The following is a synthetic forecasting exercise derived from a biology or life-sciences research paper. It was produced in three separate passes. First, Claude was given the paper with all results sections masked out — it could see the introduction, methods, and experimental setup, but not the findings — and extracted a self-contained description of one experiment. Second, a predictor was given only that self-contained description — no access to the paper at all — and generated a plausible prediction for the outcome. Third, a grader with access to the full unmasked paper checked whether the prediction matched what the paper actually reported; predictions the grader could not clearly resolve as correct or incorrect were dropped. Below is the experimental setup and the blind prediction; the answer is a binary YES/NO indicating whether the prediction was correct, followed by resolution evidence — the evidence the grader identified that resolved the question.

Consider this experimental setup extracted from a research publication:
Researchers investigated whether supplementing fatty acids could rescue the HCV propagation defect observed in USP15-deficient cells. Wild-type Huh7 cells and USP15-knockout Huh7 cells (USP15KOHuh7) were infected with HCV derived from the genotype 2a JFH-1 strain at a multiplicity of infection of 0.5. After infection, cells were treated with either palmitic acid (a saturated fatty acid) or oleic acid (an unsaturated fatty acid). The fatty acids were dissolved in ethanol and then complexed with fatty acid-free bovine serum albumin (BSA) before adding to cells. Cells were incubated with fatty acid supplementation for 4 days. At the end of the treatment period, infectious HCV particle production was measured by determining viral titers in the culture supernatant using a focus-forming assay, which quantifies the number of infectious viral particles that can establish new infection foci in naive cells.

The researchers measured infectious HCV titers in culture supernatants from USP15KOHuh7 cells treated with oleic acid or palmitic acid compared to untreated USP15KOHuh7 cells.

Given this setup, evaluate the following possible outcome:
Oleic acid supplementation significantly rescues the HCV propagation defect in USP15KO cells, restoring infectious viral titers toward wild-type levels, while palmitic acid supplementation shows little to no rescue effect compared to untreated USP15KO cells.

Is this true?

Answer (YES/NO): NO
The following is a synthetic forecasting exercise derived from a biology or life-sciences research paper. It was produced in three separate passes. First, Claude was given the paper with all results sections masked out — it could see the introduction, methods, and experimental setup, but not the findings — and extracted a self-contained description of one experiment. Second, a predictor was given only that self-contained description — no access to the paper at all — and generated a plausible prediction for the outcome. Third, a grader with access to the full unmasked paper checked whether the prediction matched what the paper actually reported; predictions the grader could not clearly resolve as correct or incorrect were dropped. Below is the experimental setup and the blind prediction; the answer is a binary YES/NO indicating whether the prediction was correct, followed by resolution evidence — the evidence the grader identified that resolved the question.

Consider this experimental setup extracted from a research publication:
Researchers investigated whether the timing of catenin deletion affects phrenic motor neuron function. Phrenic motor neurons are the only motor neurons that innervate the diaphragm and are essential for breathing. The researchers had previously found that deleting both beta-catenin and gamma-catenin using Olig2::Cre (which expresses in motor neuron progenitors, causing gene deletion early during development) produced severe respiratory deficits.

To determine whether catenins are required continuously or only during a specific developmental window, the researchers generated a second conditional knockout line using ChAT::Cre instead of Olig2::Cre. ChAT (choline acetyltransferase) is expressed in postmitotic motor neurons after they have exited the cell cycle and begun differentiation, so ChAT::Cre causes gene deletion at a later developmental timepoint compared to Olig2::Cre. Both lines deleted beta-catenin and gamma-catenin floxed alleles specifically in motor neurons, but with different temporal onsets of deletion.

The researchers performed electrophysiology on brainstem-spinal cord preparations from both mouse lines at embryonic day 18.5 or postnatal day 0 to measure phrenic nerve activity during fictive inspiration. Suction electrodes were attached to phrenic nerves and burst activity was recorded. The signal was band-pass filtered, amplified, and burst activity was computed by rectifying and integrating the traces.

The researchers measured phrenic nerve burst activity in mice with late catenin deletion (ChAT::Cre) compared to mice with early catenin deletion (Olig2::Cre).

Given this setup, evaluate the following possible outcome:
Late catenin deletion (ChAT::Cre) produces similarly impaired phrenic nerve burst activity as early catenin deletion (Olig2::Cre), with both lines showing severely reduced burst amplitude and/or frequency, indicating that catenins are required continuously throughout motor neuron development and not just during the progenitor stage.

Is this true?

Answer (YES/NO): NO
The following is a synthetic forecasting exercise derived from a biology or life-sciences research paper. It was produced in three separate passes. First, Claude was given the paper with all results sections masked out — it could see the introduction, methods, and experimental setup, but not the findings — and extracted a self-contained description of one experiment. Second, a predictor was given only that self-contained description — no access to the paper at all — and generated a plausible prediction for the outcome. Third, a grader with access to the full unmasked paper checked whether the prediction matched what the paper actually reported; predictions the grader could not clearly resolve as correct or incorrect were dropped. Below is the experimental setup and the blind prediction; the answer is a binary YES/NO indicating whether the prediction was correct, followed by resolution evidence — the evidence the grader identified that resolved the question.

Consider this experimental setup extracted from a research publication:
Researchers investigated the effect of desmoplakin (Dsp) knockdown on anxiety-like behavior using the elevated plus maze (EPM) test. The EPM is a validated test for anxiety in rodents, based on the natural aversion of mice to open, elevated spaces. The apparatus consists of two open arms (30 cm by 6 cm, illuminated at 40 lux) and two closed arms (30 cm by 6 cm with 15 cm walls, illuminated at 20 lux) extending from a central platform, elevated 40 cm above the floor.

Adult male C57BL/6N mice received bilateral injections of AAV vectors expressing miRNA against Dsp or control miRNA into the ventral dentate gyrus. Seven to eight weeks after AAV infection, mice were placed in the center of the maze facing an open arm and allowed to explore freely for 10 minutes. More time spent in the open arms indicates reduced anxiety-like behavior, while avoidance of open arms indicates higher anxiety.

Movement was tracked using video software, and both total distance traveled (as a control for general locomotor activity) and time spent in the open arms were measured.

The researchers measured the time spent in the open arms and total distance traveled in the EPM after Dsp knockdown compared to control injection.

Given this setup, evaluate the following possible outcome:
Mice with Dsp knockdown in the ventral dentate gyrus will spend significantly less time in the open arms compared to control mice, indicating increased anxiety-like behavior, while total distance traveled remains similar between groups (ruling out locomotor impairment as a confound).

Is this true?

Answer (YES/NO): NO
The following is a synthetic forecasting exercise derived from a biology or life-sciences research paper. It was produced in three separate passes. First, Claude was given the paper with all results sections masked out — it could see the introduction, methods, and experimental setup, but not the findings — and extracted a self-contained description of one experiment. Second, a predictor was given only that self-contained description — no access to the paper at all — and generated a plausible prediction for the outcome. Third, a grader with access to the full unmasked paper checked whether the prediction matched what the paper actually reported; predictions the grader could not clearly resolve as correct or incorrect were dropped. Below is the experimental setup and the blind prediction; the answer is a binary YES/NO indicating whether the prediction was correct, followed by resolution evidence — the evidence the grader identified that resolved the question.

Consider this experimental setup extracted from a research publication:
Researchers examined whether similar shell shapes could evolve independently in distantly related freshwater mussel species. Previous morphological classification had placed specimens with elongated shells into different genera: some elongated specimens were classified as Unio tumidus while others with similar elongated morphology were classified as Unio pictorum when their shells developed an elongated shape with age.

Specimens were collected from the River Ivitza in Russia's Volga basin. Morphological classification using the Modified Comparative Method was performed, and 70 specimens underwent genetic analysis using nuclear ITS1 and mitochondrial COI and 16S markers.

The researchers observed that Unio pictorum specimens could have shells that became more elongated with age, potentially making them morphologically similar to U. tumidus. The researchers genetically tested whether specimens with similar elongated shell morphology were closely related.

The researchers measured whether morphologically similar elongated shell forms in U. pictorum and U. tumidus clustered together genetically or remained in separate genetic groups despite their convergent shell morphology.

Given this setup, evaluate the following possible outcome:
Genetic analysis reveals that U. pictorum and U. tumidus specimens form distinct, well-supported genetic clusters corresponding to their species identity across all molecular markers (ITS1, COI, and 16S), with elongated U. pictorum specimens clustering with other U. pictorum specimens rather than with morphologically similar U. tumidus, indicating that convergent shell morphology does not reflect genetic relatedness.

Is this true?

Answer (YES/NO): YES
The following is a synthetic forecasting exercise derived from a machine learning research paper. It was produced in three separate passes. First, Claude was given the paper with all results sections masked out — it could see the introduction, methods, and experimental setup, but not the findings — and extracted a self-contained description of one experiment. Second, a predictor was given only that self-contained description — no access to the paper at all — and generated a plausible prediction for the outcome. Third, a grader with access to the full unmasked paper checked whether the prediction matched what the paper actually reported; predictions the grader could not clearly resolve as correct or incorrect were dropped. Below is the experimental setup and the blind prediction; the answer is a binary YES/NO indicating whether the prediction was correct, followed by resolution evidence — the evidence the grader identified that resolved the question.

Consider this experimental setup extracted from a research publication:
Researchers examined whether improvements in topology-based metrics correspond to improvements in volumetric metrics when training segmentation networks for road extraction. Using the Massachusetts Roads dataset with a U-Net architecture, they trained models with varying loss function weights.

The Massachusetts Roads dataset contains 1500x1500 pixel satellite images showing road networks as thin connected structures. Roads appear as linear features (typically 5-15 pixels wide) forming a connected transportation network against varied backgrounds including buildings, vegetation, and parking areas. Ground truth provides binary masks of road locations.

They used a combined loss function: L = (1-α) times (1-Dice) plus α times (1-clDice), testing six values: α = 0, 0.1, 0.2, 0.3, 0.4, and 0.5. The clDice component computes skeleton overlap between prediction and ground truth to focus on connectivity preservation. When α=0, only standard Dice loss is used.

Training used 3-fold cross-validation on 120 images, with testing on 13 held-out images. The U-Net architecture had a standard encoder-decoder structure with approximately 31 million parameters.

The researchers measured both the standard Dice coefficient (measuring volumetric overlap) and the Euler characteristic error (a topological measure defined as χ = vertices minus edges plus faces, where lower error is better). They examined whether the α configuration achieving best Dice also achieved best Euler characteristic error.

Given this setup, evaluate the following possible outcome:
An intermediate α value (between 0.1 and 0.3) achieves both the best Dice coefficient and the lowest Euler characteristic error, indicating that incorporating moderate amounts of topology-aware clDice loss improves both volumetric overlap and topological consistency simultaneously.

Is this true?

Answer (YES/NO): NO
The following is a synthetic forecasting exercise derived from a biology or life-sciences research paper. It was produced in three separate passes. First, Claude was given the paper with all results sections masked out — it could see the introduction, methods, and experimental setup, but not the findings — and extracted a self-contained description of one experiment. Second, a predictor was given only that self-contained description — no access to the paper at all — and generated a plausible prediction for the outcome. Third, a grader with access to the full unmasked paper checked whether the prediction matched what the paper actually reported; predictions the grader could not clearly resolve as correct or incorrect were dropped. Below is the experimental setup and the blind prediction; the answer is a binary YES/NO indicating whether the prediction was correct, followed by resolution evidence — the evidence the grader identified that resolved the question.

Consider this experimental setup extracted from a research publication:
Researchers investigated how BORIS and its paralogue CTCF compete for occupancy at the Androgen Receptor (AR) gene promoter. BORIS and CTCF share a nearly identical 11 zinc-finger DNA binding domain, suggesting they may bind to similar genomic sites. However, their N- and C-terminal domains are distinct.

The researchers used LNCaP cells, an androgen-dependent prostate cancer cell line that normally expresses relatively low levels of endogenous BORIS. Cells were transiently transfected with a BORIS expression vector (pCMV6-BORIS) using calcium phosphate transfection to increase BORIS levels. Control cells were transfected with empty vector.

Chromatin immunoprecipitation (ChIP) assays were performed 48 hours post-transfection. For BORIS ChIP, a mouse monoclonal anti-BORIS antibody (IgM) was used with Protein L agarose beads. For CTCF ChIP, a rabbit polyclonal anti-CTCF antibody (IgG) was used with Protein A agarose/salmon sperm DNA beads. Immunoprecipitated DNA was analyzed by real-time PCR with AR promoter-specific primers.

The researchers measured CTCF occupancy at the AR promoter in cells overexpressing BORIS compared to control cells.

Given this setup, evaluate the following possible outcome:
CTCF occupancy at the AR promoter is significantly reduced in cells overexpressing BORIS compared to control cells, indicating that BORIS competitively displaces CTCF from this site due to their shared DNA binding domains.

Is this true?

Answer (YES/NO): YES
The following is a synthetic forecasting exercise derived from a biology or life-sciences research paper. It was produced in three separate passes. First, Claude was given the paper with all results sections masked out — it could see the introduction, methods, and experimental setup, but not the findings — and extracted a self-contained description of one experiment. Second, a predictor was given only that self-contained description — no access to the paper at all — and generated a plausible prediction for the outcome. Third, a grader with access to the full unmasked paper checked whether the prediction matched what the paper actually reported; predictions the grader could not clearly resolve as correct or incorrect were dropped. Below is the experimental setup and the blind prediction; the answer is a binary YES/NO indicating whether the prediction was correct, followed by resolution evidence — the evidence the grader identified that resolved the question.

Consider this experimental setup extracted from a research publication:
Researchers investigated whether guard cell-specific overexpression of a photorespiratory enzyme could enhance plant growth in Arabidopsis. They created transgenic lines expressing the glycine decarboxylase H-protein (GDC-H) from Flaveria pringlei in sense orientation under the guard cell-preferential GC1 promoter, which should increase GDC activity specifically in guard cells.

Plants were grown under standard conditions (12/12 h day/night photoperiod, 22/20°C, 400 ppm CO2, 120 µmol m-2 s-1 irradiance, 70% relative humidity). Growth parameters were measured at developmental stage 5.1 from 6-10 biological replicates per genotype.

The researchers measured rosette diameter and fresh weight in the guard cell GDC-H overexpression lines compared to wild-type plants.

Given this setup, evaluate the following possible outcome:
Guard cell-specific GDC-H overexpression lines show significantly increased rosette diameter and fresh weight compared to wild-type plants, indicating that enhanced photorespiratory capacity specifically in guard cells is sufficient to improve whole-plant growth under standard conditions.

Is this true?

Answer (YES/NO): YES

= = = =

### Required work
Within the material, count the lines where the word "markers" appears. The reply is that number and nothing more.

### Result
2